John Borrows, “‘Landed’ Citizenship: Narratives of Aboriginal Political Participation”
- Borrows begins by discussing Harold Cardinal’s The Unjust Society (1969) and the 1996 Report of the Royal Commission on Aboriginal Peoples. Why does he think Aboriginal peoples need a different approach than what is offered in either of those documents?
- “Aboriginal citizenship must be extended to encompass other people from around the world who have come to live on our land,” Borrows writes. What does he mean by extending Aboriginal citizenship to non-Aboriginal people?
- Borrows criticizes “an exclusive citizenship and measured separatism for Indians, through a form of self-government.” Why does he think this view is limited? What does he propose instead?
- What does Borrows mean by “the land as citizen,” as “an entity in its own right”? How will conceiving the land as citizen help Aboriginal peoples resist assimilation?
- Borrows advocates “Aboriginal control of both Canadian and Aboriginal affairs.” What does he mean by this? Why does he think Aboriginal people should have control of non-Aboriginal affairs?
- Borrows argues in favour of representation of Aboriginal peoples within Canada, proportionate to their population within Canada (roughly 5 per cent). How would this make a difference?
- Borrows says Aboriginal citizenship may include non-Aboriginals, as long as there are “rigorous citizenship requirements.” What kinds of requirements do you think he mean?
- At the beginning of the reading, Borrows proposes that we “re-inscribe [Aboriginal] laws, and once again invoke a citizenship with the land.” What does he mean by “re-inscribing Aboriginal laws”? What does he mean by “citizenship with the land”?
- What does Borrows mean by “Aboriginal control of Canadian affairs”? How would this affect Aboriginal peoples? How would it affect non-Aboriginal peoples? Do you think it would be a good thing for Aboriginal peoples? for non-Aboriginal peoples? Why?
- Why does Borrows say that Aboriginal citizenship could include non-Aboriginal people, as long as they met the criteria for Aboriginal citizenship? What would the criteria for Aboriginal citizenship be if they could include non-Aboriginal people? Do you agree with him here? Why or why not?
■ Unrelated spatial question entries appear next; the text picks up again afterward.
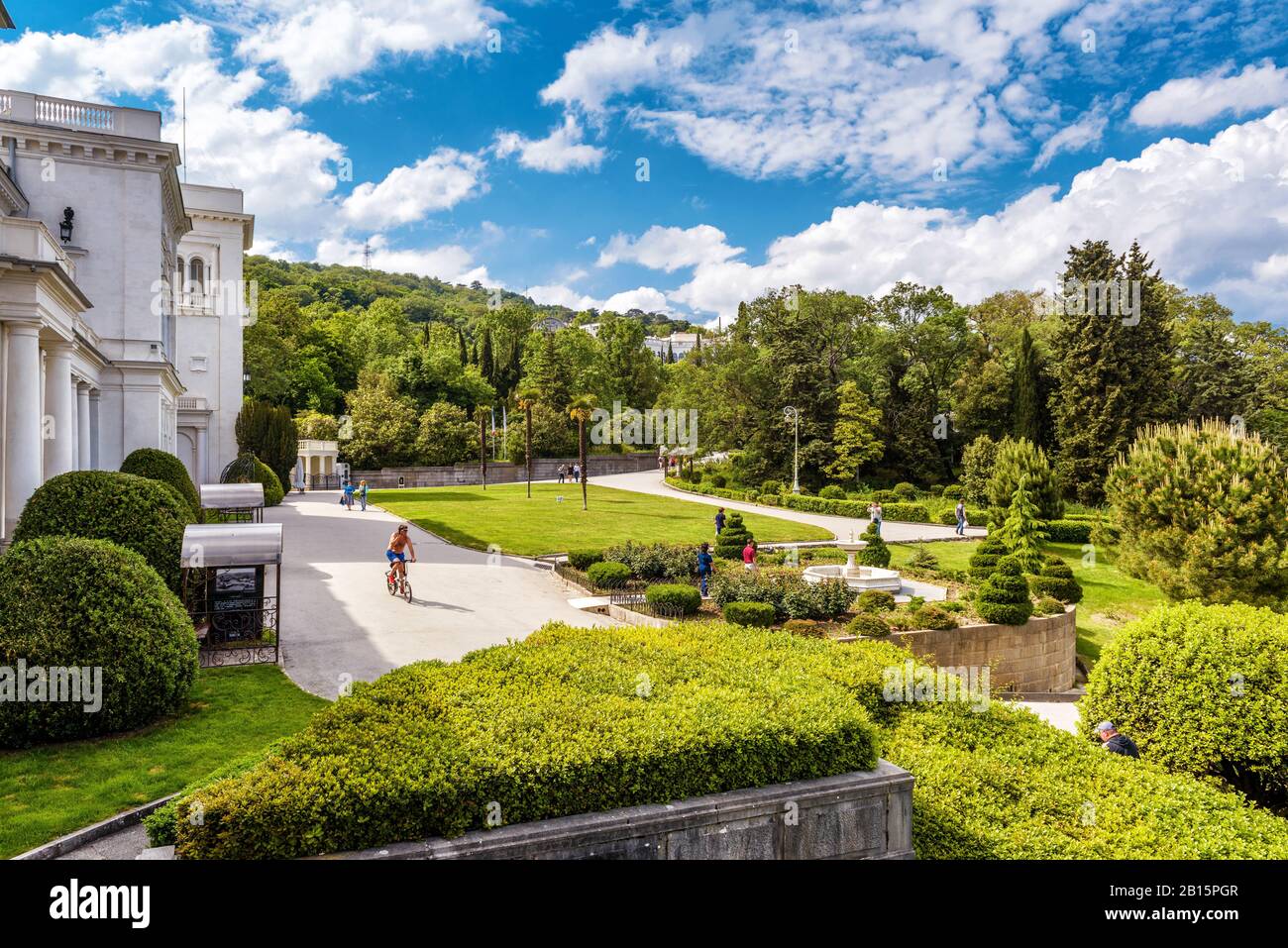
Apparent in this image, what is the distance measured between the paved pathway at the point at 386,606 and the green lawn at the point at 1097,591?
1543 cm

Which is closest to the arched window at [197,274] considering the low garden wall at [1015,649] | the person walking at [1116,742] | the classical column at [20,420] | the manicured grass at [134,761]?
the classical column at [20,420]

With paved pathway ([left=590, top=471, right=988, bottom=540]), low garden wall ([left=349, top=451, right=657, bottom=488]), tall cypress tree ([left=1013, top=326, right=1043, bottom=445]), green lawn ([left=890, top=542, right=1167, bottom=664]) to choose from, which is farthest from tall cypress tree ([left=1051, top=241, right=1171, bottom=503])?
low garden wall ([left=349, top=451, right=657, bottom=488])

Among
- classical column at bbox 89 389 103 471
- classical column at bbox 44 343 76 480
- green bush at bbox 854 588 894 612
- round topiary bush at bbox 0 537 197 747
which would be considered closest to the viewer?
round topiary bush at bbox 0 537 197 747

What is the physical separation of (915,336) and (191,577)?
56.3 metres

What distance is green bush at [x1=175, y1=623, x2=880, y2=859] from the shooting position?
4844 mm

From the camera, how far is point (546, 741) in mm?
5648

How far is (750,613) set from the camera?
18.0m

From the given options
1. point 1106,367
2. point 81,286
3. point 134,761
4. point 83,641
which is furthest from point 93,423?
point 1106,367

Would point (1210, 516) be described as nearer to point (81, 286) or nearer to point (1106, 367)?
point (1106, 367)

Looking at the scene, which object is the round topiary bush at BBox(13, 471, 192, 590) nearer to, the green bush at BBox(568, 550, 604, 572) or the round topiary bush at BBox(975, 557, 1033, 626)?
the green bush at BBox(568, 550, 604, 572)

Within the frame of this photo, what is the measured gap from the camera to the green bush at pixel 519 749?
4844mm

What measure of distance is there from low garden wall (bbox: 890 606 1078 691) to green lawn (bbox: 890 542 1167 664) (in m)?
1.18
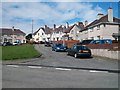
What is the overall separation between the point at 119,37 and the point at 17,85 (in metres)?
40.5

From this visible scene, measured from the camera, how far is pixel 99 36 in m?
49.2

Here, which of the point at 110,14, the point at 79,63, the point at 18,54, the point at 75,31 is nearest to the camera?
the point at 79,63

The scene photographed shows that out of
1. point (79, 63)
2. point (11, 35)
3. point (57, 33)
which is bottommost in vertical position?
point (79, 63)

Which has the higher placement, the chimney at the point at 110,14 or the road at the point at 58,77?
the chimney at the point at 110,14

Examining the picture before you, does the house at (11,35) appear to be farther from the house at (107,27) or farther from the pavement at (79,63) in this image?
the pavement at (79,63)

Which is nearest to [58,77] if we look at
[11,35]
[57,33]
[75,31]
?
[75,31]

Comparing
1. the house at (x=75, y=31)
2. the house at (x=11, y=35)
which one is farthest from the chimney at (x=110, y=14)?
the house at (x=11, y=35)

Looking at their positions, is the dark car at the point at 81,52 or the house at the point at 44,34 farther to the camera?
the house at the point at 44,34

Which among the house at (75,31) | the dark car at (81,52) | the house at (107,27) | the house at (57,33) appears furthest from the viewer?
the house at (57,33)

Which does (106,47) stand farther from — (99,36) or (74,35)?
(74,35)

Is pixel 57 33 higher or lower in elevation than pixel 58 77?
higher

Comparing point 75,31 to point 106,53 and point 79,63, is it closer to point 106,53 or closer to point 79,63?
point 106,53

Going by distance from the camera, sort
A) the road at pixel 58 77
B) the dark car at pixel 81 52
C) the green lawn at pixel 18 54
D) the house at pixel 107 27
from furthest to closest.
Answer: the house at pixel 107 27 < the dark car at pixel 81 52 < the green lawn at pixel 18 54 < the road at pixel 58 77

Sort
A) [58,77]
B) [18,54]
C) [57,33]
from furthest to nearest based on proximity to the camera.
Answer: [57,33] → [18,54] → [58,77]
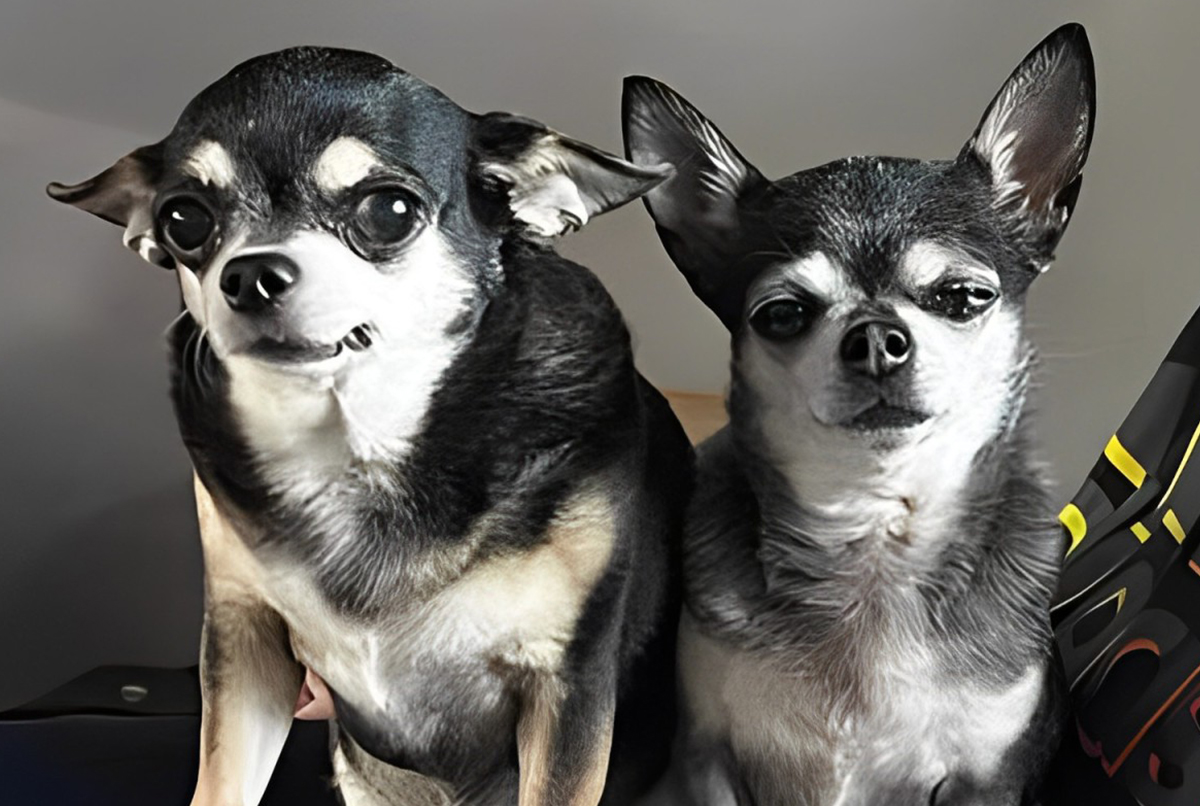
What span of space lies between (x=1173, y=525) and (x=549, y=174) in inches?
21.0

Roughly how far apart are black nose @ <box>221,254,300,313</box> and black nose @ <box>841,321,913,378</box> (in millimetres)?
329

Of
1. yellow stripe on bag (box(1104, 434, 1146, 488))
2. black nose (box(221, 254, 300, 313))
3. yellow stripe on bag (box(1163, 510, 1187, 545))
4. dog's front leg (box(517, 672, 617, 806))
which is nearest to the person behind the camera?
black nose (box(221, 254, 300, 313))

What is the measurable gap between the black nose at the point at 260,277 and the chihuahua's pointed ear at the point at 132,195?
0.11 meters

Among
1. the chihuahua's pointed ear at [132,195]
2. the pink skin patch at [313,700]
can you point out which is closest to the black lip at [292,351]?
the chihuahua's pointed ear at [132,195]

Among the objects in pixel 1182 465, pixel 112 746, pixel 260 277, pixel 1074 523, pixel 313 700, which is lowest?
pixel 112 746

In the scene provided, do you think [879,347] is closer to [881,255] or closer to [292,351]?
[881,255]

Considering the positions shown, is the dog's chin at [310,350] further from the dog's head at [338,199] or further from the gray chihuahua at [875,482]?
the gray chihuahua at [875,482]

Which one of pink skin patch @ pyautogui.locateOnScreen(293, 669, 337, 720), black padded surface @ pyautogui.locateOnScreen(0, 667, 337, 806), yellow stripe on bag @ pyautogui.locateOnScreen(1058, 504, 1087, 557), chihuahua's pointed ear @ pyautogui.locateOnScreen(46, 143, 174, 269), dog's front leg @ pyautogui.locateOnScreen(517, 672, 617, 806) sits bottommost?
black padded surface @ pyautogui.locateOnScreen(0, 667, 337, 806)

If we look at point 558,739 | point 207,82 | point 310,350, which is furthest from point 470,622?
point 207,82

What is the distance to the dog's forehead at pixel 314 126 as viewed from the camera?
67 centimetres

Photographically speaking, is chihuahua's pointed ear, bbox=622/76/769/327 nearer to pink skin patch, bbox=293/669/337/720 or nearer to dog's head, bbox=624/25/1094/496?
dog's head, bbox=624/25/1094/496

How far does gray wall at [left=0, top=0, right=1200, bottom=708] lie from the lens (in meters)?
1.03

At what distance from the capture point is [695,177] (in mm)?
785

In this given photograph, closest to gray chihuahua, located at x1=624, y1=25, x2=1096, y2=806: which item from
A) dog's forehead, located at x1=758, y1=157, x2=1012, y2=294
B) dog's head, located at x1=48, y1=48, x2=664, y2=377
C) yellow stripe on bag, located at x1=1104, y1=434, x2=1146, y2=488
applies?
dog's forehead, located at x1=758, y1=157, x2=1012, y2=294
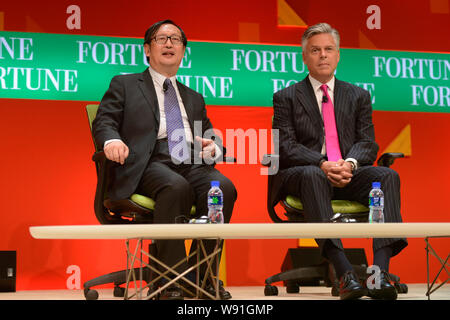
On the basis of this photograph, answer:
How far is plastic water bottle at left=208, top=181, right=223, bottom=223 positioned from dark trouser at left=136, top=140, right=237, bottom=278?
0.29 feet

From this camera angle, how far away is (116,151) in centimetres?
315

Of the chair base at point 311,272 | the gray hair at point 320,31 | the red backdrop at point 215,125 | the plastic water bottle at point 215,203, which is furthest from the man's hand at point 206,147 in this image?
the red backdrop at point 215,125

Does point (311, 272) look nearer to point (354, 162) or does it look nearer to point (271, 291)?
point (271, 291)

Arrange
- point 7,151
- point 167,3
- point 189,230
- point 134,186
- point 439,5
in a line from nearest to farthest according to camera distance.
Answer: point 189,230 < point 134,186 < point 7,151 < point 167,3 < point 439,5

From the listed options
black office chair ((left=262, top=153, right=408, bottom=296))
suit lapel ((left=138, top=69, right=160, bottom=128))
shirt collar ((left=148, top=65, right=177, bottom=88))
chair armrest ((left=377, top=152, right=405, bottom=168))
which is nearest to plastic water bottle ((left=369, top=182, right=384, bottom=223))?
black office chair ((left=262, top=153, right=408, bottom=296))

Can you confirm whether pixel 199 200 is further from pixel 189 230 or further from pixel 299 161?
pixel 189 230

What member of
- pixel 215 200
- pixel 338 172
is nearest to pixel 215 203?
pixel 215 200

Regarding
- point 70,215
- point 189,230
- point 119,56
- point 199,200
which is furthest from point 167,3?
point 189,230

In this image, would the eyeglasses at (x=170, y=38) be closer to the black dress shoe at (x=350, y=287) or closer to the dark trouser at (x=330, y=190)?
the dark trouser at (x=330, y=190)

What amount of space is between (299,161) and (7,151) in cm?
212

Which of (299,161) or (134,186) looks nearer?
(134,186)

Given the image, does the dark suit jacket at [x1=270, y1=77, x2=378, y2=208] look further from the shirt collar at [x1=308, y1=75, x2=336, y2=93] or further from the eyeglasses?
the eyeglasses
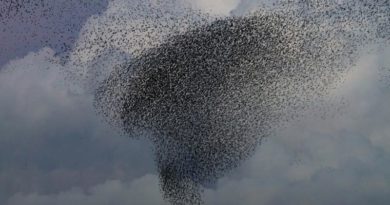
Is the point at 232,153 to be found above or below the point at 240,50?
below

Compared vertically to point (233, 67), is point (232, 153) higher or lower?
lower

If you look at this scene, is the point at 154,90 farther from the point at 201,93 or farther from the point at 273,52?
the point at 273,52

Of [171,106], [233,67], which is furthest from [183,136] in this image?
[233,67]

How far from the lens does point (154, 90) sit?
84.6 m

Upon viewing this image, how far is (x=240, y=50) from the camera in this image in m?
82.2

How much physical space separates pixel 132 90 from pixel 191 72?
688 centimetres

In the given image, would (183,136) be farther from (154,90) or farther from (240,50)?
(240,50)

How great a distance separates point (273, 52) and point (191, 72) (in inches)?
361

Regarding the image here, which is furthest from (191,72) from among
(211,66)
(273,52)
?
(273,52)

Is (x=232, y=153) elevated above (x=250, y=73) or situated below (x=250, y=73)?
below

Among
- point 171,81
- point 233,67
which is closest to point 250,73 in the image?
point 233,67

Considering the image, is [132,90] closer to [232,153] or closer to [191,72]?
[191,72]

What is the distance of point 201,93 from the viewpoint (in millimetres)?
85375

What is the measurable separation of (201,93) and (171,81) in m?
3.52
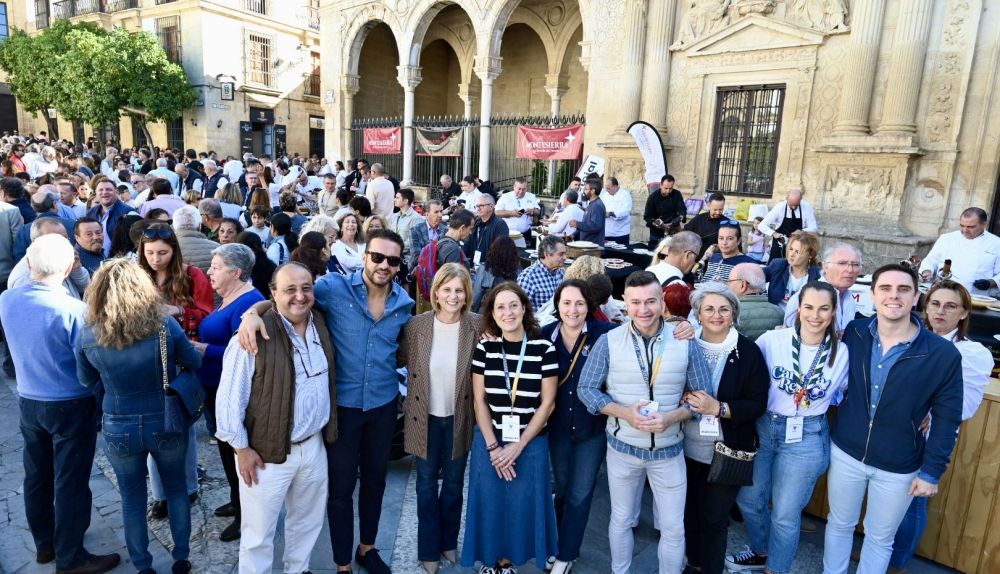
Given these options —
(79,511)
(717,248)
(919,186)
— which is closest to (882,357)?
(717,248)

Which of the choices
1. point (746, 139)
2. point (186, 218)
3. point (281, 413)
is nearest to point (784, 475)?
point (281, 413)

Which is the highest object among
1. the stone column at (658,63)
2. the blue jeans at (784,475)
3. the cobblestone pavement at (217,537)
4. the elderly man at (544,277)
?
the stone column at (658,63)

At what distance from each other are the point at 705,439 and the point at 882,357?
0.93m

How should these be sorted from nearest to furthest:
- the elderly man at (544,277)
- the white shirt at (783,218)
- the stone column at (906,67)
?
the elderly man at (544,277)
the white shirt at (783,218)
the stone column at (906,67)

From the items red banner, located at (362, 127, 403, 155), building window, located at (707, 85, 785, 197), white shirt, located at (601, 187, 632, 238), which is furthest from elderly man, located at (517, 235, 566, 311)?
red banner, located at (362, 127, 403, 155)

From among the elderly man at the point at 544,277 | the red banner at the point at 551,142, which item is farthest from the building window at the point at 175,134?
the elderly man at the point at 544,277

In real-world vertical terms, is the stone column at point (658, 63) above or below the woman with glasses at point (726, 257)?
above

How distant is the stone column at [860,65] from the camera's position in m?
8.80

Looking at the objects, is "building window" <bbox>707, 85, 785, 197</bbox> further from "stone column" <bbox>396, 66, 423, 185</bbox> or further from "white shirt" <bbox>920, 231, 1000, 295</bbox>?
"stone column" <bbox>396, 66, 423, 185</bbox>

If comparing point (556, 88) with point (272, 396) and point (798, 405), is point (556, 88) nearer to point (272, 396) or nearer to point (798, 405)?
point (798, 405)

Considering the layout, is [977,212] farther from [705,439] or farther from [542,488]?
[542,488]

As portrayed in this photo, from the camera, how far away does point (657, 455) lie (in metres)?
2.78

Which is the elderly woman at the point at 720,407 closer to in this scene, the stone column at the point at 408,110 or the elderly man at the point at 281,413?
the elderly man at the point at 281,413

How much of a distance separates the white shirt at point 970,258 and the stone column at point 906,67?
138 inches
Monique Deveaux, “Conflicting Equalities? Cultural Group Rights and Sex Equality”
- According to some Aboriginal people, the Charter conflicts with Aboriginal practices. What are some of these conflicts?
- Deveaux says the conflicts between the Native Women’s Association of Canada’s arguments for sex equality and the arguments of male-dominated groups such as the Assembly of First Nations embodied “two critical normative tensions” regarding sex equality and group rights. The first concerns conflicting interpretations of equality. What were the conflicting interpretations?
- The second tension concerned individual versus collective rights. What were the conflicting interpretations of rights?
- Deveaux says there are three ways to reconcile equality rights and collective rights. She calls the first “the view from tradition.” What does she mean by this? Why does she reject this view?
- The second she calls “the collective rights/human rights approach.” What does she mean by this? Why does she reject this view?
- Some Aboriginal women argued that Aboriginal self-government should be subject to the Charter. Other Aboriginal people disagreed. What was the disagreement? Do you agree with one of these views? Why?
- Deveaux favours a view she calls “the equality view.” What is this view, and why does she prefer it? Do you agree with her? Why or why not?
- Tully thinks mutual recognition must begin with Aboriginal peoples rather than with non-Aboriginal peoples. Do you think Borrows would agree? Do you? Why or why not?
- Do you think Tully would agree with Deveaux’s “equality view”? Would Borrows? Do you? Why?